I began to eye the clock an hour ...tickticktick... before it was time.
On Mondays, it took a little extra scrambling, because the passcode for our daily teleconference calls changed at the onset of each workweek and I had to go online to retrieve it. After that, it was simple. On the few occasions that five thirty neared and I had no code, I became anxious and, yes, even frantic.
It wasn’t a job, mind you, that I was afraid of risking. It was my life.
At times, I never even spoke for the duration of the call. On other nights, I merely announced my presence and then listened for an hour and a quarter. There were times when I eagerly waited for a pause so I could jump in with my own set of urgent circumstances. More frequently, I waited, hoping that someone else would need to speak and relieve me of my conviction to ask for help. Somehow, it all balanced out.
The call is called HappyHour and, for nearly two years, I dialed in daily for an hour and 15 minutes.
I wasn’t a drinker, though the title suggests that weakness’ remedy. The founder of the call is a recovering alcoholic. Once you got to know Nan, you’d learn she was a chocoholic, too. And, truth be told, an ice creamaholic. You had to like her for that.
You grew to love her for reasons far wider reaching.

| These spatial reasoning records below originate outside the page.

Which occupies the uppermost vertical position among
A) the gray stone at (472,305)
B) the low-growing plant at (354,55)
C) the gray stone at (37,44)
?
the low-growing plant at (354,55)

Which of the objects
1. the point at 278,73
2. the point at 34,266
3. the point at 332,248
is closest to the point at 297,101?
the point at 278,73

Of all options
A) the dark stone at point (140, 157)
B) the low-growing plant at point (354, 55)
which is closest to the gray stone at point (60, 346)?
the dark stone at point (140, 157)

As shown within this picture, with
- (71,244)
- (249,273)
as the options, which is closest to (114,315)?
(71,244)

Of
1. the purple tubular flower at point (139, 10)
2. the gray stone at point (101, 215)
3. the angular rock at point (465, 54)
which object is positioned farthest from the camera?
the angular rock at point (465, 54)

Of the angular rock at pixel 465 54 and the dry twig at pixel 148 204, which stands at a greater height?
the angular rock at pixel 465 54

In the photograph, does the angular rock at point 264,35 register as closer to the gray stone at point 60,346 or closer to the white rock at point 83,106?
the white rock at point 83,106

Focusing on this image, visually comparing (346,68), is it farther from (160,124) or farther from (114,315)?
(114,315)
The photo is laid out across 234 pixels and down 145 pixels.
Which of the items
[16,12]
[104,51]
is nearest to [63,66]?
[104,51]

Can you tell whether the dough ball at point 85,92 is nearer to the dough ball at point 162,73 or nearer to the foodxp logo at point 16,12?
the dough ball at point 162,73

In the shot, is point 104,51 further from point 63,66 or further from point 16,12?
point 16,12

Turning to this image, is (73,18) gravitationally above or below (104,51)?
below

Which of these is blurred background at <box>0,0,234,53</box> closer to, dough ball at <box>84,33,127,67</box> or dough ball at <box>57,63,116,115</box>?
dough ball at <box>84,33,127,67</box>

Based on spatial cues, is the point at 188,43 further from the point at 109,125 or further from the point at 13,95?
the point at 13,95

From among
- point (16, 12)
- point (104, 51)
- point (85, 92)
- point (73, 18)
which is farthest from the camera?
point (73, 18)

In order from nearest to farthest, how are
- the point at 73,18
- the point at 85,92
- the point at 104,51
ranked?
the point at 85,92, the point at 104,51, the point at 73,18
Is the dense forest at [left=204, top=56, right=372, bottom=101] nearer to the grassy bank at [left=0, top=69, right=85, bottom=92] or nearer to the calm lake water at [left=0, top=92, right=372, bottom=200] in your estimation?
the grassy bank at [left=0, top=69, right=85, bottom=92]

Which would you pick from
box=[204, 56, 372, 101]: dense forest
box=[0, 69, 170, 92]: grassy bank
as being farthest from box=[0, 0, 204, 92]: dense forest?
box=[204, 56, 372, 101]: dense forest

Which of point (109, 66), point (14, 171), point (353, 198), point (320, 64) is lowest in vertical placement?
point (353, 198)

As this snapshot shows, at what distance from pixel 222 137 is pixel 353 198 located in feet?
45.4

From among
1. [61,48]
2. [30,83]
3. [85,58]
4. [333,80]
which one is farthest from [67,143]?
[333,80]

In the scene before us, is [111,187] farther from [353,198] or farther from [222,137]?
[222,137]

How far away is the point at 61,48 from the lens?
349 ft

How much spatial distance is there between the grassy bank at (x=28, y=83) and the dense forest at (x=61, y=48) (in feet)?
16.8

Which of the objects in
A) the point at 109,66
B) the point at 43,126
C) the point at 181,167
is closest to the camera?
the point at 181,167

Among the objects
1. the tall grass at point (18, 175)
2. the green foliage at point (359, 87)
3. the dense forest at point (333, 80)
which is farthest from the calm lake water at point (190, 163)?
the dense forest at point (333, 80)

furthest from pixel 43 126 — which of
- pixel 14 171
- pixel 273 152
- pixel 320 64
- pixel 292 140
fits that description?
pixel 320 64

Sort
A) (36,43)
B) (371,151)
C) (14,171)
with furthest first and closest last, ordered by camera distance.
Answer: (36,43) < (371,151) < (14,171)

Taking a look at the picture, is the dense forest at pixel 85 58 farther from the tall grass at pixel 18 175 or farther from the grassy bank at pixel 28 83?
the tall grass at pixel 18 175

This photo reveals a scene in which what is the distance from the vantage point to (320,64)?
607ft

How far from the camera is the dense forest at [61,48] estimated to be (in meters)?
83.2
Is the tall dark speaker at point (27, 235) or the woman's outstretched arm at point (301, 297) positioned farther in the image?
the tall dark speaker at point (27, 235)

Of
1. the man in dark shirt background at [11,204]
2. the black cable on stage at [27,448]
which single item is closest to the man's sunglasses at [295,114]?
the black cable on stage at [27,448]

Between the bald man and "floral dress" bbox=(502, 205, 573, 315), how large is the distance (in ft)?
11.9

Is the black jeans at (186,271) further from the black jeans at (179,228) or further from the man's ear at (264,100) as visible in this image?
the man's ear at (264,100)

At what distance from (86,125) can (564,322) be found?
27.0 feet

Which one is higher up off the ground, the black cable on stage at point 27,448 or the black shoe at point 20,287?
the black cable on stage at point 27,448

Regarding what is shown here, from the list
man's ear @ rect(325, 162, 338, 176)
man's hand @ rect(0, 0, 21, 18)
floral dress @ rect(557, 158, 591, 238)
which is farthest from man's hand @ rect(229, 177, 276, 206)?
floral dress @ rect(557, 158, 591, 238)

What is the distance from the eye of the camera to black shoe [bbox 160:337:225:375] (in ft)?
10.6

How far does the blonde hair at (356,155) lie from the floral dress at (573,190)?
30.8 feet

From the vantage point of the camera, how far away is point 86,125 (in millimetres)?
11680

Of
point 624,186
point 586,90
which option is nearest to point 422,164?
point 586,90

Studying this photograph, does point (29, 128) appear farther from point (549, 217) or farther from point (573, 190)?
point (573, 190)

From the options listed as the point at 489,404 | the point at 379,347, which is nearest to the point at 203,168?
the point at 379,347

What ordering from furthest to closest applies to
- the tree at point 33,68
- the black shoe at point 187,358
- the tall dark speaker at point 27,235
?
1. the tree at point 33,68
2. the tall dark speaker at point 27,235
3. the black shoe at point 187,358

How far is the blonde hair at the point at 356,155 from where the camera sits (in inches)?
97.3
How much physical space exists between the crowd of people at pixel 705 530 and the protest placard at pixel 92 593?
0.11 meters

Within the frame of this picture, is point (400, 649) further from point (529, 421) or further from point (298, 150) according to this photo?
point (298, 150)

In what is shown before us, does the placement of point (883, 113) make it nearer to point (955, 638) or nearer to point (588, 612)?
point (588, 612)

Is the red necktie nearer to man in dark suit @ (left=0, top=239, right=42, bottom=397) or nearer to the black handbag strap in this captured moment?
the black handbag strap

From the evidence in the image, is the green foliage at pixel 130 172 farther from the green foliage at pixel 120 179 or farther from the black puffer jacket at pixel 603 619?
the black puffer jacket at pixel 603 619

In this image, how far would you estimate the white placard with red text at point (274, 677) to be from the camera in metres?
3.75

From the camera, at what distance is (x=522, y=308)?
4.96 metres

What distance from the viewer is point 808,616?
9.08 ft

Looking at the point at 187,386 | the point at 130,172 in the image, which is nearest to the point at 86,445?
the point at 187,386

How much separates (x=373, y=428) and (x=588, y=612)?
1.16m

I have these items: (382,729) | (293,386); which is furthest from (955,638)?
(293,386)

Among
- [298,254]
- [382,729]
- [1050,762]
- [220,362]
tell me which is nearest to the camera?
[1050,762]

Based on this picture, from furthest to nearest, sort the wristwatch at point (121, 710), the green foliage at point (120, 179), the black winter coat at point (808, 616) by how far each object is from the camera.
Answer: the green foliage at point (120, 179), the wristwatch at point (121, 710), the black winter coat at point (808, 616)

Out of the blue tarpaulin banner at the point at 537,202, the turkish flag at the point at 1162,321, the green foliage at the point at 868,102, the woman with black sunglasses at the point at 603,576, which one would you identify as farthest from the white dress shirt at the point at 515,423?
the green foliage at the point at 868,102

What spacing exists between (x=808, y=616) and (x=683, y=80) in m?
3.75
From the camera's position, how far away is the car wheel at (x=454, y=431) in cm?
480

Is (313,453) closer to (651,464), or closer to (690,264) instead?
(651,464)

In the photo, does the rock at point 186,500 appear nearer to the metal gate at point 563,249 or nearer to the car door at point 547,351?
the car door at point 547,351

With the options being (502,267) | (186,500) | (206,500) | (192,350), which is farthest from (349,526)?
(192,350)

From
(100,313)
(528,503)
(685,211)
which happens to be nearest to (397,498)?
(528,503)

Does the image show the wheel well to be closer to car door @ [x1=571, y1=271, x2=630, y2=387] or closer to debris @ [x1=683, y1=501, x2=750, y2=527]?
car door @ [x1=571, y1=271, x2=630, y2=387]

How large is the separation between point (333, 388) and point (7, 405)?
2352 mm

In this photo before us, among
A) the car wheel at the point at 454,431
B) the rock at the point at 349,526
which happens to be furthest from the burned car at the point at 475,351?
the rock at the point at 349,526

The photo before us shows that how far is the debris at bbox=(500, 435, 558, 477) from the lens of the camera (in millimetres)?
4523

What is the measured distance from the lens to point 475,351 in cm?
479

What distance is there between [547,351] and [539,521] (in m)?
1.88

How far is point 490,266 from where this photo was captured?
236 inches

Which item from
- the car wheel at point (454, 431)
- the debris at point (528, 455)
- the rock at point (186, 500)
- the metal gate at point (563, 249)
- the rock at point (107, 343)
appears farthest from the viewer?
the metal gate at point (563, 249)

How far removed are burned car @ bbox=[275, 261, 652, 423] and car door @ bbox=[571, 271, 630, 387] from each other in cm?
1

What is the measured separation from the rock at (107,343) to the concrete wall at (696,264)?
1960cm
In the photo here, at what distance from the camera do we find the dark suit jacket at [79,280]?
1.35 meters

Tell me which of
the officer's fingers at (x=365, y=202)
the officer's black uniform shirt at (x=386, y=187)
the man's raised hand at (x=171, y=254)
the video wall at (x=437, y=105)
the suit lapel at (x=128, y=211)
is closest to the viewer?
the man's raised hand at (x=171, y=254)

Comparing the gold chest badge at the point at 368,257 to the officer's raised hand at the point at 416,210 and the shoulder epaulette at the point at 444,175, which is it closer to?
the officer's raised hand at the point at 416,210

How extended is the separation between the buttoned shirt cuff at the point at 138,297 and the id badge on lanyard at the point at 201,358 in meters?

My marriage ended about the time that she launched the call. Frankly, when she told me about its premise, even though I was an emotional wreck, I just didn’t see how I could participate. Take over an hour to listen out of the end of each workday, just as I was settling into my role as international communications manager for a major manufacturing company, to be on a private call?
Not an option.
Still, I was intrigued. Her counseling was already transforming my understanding of my choices and my respect for her was immense. Though I took the chicken way out and told others I was functioning as a mentor on the call – lending my life experience to help others grow – the fact was that I was a basket case and needed recovery.
But in some ways it WAS true that I was mentoring. It’s what each of the dozens of us on the call did, in reality. We shared who we were and what we were experiencing, exposing ourselves in an environment of utter transparency, and then grew in front of each other. We learned to shed our secrets and to risk what that would mean. We learned, one by one and all together, to trust life’s unfolding.
The callers didn’t know each other at first. We soon learned that we represented many of the states in our nation and a couple of other countries as well. I thought I had a time challenge, but it must surely have been interesting for the woman who called in from London, since her time zone left her in the midst of our conversations past midnight. I soon understood why she didn’t want to miss it.
There is something for everyone, no matter the brand of hurting.